Suppose we have a RegExp.escape
which escapes:
- every ASCII punctuator except _, i.e.
(){}[]|,.?*+-^$=<>\/#&!%:;@~'"`
. - whitespace
- 0-9 if at the start of the string (with a hex escape)
And we make \-
and other currently-illegal escape sequences which would be produced by this function legal in u/v-mode RegExps (to mean the unescaped char), including inside of character classes.
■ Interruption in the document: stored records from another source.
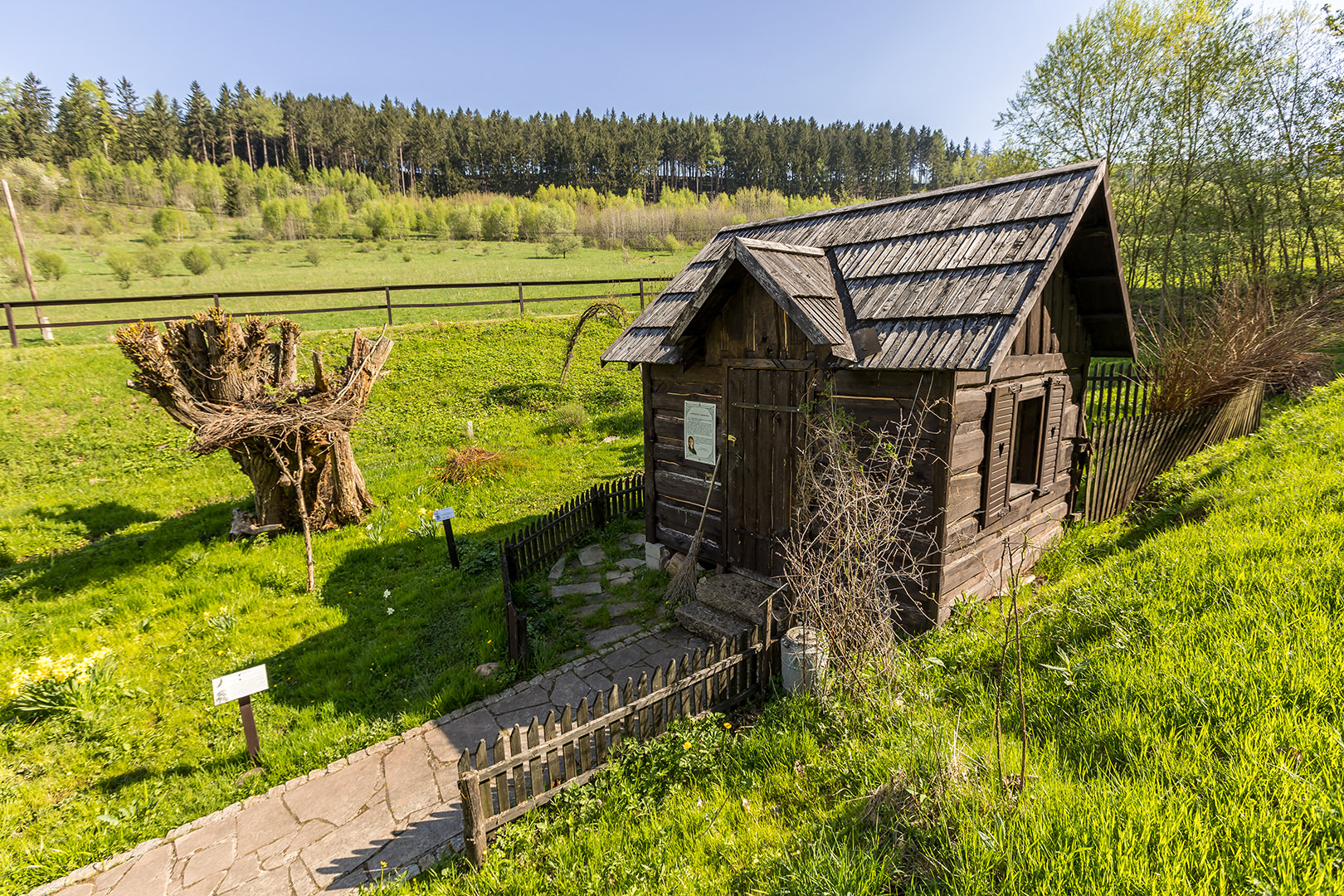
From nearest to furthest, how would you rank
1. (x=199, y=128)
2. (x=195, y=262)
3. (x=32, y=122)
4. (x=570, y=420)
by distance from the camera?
(x=570, y=420) < (x=195, y=262) < (x=32, y=122) < (x=199, y=128)

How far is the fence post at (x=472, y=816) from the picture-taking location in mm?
3996

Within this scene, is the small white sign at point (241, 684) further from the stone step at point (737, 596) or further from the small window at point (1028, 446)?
the small window at point (1028, 446)

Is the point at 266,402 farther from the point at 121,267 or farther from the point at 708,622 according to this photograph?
the point at 121,267

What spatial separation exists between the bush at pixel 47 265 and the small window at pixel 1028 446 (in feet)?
158

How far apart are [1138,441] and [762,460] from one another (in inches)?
273

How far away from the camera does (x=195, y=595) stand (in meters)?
8.48

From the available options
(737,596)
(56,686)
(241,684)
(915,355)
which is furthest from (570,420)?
(915,355)

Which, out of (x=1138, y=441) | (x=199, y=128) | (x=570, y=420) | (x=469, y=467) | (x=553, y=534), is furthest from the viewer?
(x=199, y=128)

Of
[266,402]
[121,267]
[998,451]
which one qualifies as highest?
[121,267]

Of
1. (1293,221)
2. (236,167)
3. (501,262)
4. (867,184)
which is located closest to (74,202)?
(236,167)

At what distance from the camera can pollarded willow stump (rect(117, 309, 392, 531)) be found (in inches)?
362

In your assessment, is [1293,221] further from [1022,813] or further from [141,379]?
[141,379]

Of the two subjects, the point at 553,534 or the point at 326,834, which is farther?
the point at 553,534

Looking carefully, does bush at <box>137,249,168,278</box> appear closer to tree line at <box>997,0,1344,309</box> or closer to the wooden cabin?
the wooden cabin
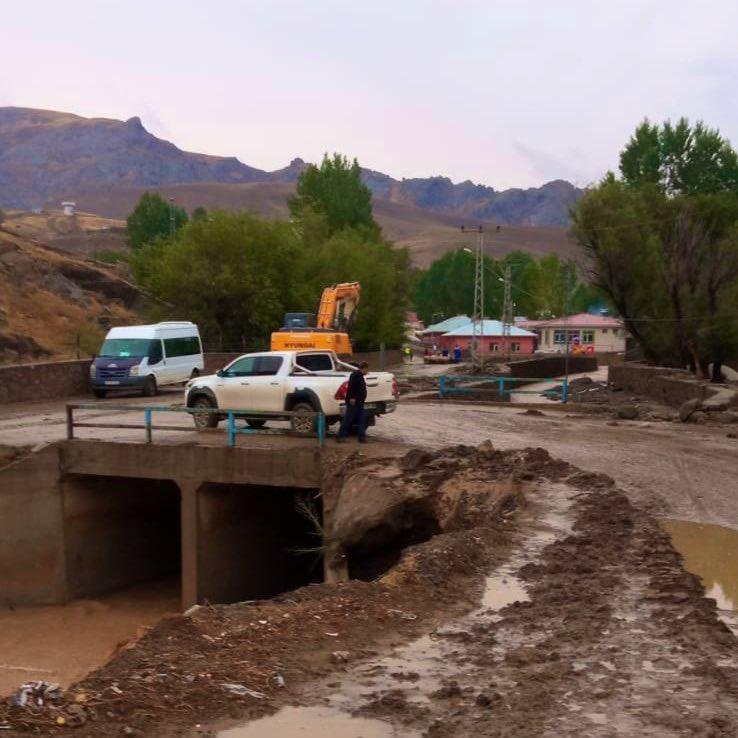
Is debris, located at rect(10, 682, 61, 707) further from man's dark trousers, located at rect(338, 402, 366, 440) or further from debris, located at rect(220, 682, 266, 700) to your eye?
man's dark trousers, located at rect(338, 402, 366, 440)

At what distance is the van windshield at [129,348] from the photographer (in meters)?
31.4

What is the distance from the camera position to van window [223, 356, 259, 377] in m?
19.6

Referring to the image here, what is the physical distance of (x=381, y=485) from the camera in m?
15.1

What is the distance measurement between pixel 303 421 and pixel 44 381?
50.7ft

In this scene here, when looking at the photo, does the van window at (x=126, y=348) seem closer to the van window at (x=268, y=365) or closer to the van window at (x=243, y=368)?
the van window at (x=243, y=368)

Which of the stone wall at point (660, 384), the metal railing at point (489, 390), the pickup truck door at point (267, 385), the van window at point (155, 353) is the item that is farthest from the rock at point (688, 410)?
the van window at point (155, 353)

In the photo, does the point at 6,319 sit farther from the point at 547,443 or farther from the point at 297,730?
the point at 297,730

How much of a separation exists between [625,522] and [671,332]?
36256 millimetres

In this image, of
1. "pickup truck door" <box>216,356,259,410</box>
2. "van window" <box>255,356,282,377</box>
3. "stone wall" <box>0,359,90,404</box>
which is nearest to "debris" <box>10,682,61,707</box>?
"van window" <box>255,356,282,377</box>

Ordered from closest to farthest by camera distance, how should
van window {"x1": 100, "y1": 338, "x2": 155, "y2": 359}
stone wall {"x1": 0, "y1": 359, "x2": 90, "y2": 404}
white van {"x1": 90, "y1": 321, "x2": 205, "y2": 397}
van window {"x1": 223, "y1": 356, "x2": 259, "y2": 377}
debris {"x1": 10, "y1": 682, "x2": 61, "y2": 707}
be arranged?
debris {"x1": 10, "y1": 682, "x2": 61, "y2": 707} → van window {"x1": 223, "y1": 356, "x2": 259, "y2": 377} → stone wall {"x1": 0, "y1": 359, "x2": 90, "y2": 404} → white van {"x1": 90, "y1": 321, "x2": 205, "y2": 397} → van window {"x1": 100, "y1": 338, "x2": 155, "y2": 359}

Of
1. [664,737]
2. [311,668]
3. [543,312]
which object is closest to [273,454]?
[311,668]

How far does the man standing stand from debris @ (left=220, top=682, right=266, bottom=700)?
1076 centimetres

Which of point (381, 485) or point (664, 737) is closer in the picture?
point (664, 737)

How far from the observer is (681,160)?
68.9m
And you don't put the output in a place where it would obviously mean something else, i.e. not
- immediately after
\x
,\x0
,\u00
,\c
, etc - immediately after an odd number of backslashes
- in
(?${here}:asdf)
(because of regexp modifiers)
Then escape
is safe, i.e. it cannot lead to context escapes.
Specifically, we have the following contexts:
context | cannot leave context because |
---|---|
"base" context | trivial |
character class | can't output unescaped ] , ^ , - , & , \ (etc) |
(...) group |
can't output unescaped ) or ? |
\u{...} |
can't output unescaped } |
\k<...> |
can't output unescaped > |
(?<...>) |
can't output unescaped > |
foo{...} |
can't output unescaped } or , |
\p{...} |
can't output unescaped } or = |
\q{...} |
can't output unescaped } or | |
after \1 |
numbers at the start of strings are escaped |
And the following proposed future contexts:
context | cannot leave context because |
---|---|
(?#...) |
can't output unescaped ) |
#... line comments |
can't output unescaped line terminator |
x -mode regexps |
can't output unescaped whitespace |
(?(...)...) conditions |
can't output unescaped ) or | |
This would be a commitment to only entering/exiting new contexts using whitespace or ASCII punctuators. That seems like it will not be a significant impediment to language evolution.